Figure 3. CPEB4 regulates AdCPE E1A expression and viral fitness.

(a) Representative western blot of CPEB4 protein downregulation in RWP-1 tumour cells. shNT, non-targeted; sh2 and sh4, two different sh sequences against CPEB-4. (b) Representative western blot of E1A expression in RWP-1 shNT and RWP-1 sh4, infected with Adwt and AdCPE 72 h postinfection.
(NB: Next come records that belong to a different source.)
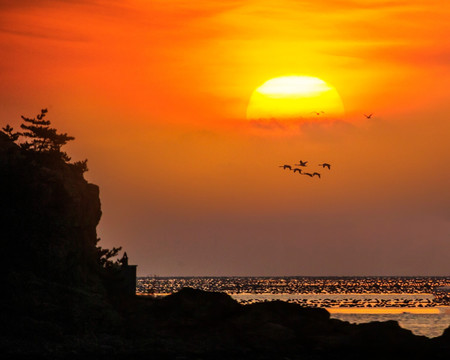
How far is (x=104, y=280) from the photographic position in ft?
250

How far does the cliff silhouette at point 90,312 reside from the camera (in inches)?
2457

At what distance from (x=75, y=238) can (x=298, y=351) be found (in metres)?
18.6

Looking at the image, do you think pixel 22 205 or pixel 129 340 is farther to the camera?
pixel 22 205

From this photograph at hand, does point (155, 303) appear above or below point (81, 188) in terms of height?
below

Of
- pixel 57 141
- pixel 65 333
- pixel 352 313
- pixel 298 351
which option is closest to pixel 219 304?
pixel 298 351

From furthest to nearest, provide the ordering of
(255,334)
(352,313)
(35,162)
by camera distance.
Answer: (352,313)
(35,162)
(255,334)

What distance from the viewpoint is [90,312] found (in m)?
66.8

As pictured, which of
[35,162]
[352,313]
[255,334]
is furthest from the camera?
[352,313]

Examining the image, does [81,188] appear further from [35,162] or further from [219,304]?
[219,304]

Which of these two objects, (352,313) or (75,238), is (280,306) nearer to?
(75,238)

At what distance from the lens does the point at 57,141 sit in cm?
7700

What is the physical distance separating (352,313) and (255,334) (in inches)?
2703

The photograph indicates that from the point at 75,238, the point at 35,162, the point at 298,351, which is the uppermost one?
the point at 35,162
Quantification of the E1A signal was normalized to glyceraldehyde 3-phosphate dehydrogenase (GAPDH) and expressed as relative values of AdCPE/Adwt (n=4). *P<0.05. (c) Quantification of relative viral production (AdCPE/Adwt) in the supernatant of sh4 and shNT RWP-1-infected cells 72 h postinfection. Data are shown as mean±s.e.m. from five independent biological replicates. **P<0.01 (two-tailed Mann–Whitney test). (d) Cytotoxicity assay in sh4 and shNT RWP-1 cells infected with Adwt or AdCPE for 72 h. IC₅₀ was calculated for each cell line from dose–response curves. Data are shown as mean±s.e.m. from six independent biological replicates. *P<0.05 (two-tailed Mann–Whitney test). (e) The left panel shows a representative western blot of the E1A protein in non-tumour HPDE cells transduced with a lentivirus-expressing CPEB4 (Lv-CPEB4) or a control lentivirus (Lv-empty) and infected with Adwt or AdCPE. E1A content was evaluated 72 h postinfection. The right panel shows quantification of the E1A signal that was normalized to GAPDH and expressed as relative values of AdCPE/Adwt (n=5). *P<0.05. (f) Quantification of relative viral genome release in HPDE supernatants from cells transduced with Lv-CPEB4 or Lv-empty and infected with Ad-WT or AdCPE for 72 h. Data are shown as mean±s.e.m. of five independent biological replicates. ***P<0.001 (two-tailed Mann–Whitney test).